Accessing adhesive induced risk for BGAs in temperature cycling

BGA components in mobile systems are often found with adhesives applied at the package corners. The primary objective of these adhesives is to improve shock margins to prevent failures of solder joints in the case of sudden drop of the device. Different adhesives with a wide range of thermo-mechanical material properties have been in use with limited understanding and quantification of their impact on the temperature cycling reliability of the BGA. The objective of this study is to comprehend the impact of temperature cycle on adhesives applied in the corner of BGA components and to define a range of acceptable properties of adhesives for appropriate material selection.
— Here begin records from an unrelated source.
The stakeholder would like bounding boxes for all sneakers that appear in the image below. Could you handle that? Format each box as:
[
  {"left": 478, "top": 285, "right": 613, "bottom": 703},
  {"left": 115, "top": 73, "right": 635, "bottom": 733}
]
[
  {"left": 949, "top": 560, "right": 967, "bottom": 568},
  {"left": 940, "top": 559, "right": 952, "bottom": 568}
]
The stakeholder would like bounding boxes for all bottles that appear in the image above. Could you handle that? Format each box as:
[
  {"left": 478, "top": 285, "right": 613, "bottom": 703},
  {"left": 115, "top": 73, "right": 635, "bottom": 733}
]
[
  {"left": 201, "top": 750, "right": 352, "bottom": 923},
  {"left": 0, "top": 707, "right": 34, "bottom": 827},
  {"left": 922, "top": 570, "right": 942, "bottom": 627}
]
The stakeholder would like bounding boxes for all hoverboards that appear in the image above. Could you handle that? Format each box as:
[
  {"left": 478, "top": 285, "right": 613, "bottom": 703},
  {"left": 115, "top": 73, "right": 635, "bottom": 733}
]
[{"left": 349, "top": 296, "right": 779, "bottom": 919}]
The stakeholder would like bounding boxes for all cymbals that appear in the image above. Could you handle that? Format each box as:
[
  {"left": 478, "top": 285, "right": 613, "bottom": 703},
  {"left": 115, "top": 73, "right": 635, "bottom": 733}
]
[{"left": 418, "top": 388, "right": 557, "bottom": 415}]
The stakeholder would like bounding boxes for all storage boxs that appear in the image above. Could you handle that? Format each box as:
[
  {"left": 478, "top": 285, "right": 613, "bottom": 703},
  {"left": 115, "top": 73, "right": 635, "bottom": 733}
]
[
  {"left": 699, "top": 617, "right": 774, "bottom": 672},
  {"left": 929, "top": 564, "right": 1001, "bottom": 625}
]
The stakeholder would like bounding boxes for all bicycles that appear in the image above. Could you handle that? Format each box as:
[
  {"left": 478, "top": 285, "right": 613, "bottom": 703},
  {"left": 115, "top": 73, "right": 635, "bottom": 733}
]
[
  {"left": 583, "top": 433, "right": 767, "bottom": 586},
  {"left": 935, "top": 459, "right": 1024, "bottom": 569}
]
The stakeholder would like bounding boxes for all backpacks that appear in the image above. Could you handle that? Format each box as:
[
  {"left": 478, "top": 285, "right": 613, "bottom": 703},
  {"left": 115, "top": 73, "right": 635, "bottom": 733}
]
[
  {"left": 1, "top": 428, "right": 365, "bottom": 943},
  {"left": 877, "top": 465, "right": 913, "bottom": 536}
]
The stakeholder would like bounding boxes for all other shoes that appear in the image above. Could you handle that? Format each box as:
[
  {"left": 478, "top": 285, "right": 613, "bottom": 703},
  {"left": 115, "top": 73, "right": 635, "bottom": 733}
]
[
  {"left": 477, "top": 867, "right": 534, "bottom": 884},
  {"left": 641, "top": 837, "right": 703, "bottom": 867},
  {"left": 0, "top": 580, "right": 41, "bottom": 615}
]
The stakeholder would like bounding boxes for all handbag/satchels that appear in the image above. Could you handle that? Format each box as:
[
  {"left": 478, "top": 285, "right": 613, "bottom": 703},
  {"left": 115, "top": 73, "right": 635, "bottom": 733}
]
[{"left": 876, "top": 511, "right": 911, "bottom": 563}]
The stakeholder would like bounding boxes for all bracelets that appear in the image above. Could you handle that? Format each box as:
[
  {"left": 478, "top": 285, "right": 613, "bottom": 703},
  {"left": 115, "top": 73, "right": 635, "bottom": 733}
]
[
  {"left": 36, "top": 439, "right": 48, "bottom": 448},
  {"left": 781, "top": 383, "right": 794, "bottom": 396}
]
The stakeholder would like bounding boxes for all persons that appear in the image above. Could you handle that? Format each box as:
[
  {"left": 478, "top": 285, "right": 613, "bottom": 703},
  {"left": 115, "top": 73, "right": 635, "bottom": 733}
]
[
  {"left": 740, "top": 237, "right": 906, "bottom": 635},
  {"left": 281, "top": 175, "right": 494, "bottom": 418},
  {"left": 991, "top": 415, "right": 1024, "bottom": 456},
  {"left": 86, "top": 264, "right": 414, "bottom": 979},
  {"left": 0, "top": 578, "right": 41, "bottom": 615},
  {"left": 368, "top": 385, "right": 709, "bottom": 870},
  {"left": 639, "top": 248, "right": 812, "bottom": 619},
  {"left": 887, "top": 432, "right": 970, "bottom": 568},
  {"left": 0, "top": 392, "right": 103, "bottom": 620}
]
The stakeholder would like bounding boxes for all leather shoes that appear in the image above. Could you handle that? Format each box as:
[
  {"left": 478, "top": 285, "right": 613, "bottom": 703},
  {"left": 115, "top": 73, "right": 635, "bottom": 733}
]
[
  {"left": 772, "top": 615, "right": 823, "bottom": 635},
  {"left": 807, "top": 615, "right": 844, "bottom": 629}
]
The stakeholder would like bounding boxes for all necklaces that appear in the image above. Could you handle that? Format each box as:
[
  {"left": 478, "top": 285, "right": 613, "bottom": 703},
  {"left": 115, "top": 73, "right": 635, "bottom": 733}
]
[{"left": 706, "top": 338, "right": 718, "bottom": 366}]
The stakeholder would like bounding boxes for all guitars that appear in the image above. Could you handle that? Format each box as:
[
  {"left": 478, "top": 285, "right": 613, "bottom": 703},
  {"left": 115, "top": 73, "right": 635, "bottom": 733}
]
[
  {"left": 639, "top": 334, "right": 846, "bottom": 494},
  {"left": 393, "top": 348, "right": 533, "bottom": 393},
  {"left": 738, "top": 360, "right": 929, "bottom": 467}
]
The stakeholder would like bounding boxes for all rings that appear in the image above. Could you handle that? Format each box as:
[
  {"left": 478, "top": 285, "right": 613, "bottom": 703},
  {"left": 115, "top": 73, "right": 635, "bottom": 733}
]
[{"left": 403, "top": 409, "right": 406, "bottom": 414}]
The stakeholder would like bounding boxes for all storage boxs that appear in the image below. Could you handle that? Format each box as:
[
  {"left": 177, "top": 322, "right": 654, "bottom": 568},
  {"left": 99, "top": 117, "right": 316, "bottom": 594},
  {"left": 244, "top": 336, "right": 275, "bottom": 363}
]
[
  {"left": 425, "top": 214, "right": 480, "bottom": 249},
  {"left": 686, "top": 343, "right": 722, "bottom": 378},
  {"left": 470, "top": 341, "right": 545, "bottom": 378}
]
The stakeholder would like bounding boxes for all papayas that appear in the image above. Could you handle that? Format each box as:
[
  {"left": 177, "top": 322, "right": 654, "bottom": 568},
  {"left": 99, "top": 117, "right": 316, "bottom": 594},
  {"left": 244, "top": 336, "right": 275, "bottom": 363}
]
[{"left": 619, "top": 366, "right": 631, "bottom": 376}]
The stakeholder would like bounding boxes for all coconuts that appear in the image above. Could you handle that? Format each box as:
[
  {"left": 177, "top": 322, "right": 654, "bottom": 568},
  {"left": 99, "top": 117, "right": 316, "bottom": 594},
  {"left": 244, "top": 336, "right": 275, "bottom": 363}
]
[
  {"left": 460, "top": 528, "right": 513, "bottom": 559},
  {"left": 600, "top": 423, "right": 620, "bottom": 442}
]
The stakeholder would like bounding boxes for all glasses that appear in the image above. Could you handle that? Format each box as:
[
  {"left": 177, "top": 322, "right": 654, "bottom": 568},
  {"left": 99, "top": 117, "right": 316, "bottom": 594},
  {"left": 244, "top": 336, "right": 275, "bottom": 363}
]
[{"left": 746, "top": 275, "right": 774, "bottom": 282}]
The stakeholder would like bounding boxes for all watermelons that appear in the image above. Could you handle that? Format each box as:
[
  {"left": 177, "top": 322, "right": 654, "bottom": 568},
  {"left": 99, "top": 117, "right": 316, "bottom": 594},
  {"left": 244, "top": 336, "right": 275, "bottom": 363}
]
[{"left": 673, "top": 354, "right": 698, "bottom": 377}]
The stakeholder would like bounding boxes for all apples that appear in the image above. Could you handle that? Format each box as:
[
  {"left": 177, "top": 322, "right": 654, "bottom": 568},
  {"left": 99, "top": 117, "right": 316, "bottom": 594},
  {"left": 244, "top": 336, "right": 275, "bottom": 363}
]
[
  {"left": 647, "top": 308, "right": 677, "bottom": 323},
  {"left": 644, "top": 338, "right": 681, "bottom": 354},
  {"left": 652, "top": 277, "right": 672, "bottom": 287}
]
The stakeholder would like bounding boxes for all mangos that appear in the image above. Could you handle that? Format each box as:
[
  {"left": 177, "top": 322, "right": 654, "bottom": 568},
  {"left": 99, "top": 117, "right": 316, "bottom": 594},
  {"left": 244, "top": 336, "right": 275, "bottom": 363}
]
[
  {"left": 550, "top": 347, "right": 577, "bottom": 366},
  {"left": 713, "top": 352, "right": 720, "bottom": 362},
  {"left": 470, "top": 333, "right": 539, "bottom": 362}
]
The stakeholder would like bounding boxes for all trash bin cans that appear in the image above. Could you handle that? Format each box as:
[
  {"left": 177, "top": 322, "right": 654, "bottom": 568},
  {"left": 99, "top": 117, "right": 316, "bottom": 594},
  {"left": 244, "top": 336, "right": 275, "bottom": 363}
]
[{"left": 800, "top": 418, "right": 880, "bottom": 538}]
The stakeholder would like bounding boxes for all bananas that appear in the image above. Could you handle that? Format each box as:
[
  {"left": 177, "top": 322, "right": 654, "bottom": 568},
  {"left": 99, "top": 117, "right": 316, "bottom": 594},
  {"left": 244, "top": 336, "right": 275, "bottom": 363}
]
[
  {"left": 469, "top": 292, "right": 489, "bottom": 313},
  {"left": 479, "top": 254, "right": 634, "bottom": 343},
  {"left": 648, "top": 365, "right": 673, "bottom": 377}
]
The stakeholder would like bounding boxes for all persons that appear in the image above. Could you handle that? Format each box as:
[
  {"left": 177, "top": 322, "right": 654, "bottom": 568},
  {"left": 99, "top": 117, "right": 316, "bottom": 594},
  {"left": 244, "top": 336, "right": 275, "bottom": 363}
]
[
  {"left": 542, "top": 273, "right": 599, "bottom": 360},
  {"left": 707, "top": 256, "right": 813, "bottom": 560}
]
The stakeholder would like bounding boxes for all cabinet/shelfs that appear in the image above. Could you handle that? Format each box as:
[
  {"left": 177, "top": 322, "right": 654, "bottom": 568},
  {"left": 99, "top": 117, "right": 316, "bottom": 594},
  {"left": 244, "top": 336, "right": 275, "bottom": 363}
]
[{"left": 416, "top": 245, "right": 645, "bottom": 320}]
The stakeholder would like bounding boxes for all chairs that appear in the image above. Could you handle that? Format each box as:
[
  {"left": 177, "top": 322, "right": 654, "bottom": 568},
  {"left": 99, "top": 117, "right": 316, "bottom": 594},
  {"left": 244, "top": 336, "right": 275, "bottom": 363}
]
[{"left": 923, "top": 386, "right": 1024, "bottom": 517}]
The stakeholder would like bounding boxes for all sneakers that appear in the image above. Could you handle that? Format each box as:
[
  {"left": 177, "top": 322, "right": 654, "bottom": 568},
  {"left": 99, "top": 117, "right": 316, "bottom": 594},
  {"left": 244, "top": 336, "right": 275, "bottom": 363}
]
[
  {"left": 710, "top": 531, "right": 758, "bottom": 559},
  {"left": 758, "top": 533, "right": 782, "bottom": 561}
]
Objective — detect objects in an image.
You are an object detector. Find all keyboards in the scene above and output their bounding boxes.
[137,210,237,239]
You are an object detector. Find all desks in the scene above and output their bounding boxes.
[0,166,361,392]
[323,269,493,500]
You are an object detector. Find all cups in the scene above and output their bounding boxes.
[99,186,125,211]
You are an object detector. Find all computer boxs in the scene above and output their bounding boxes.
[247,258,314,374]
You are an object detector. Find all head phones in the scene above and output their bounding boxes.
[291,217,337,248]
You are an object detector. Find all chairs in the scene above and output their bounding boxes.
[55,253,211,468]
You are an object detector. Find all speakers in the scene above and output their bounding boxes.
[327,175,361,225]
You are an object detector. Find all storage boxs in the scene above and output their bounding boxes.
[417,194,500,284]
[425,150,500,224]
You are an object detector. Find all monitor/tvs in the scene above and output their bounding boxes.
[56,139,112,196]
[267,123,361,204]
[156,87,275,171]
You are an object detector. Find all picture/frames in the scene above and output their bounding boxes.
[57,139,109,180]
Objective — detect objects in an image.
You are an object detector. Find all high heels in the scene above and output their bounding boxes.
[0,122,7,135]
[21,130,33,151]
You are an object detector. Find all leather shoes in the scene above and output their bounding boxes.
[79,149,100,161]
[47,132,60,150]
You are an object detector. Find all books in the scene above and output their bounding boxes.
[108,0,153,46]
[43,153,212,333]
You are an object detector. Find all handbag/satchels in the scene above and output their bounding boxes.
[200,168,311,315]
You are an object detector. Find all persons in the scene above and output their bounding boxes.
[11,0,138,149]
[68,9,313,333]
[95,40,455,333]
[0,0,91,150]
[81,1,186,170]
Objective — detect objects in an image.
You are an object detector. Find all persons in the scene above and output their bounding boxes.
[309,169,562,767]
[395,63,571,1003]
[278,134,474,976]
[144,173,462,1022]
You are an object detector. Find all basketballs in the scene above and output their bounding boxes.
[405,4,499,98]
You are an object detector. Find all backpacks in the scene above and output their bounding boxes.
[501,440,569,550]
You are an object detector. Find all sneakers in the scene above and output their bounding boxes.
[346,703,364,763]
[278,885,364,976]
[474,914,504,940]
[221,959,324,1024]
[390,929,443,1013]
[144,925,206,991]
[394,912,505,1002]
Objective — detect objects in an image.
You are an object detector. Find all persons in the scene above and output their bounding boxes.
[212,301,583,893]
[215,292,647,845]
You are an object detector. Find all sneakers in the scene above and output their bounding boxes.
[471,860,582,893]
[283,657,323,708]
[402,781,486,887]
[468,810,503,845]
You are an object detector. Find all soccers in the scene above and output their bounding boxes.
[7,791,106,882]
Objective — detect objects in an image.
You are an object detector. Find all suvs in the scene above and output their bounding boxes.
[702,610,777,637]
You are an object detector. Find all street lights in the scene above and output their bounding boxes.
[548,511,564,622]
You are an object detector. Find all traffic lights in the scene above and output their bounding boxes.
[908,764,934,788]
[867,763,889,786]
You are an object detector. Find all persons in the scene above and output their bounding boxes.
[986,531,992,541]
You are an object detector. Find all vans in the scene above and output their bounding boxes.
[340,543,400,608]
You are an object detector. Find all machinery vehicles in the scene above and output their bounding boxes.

The study utilizes a computational mechanics based Finite Element Analysis (FEA) and a Response Surface methodology to perform a detailed numerical Design of Experiments (DOE). Results were validated with test data. The results of the study indicate that for many adhesives, accelerated temperature cycling tests can lead to wrong conclusions about adhesive performance in the field. Moreover, the impact of corner glue on SJ reliability in temperature cycling is strongly dependent on assembly parameters (board thickness, substrate thickness, pitch, etc.) which has not been typically accounted for in the past. In addition, impact of any individual glue thermo-mechanical material property (Glass transition temperature, Young's modulus, Coefficient of thermal expansion) cannot be considered independently of other glue properties. All these interdependencies across geometric and material properties, as well as the temperature range the overall assembly is exposed to have been accounted for in defining adhesive property limits that would not compromise BGA performance in temperature cycling.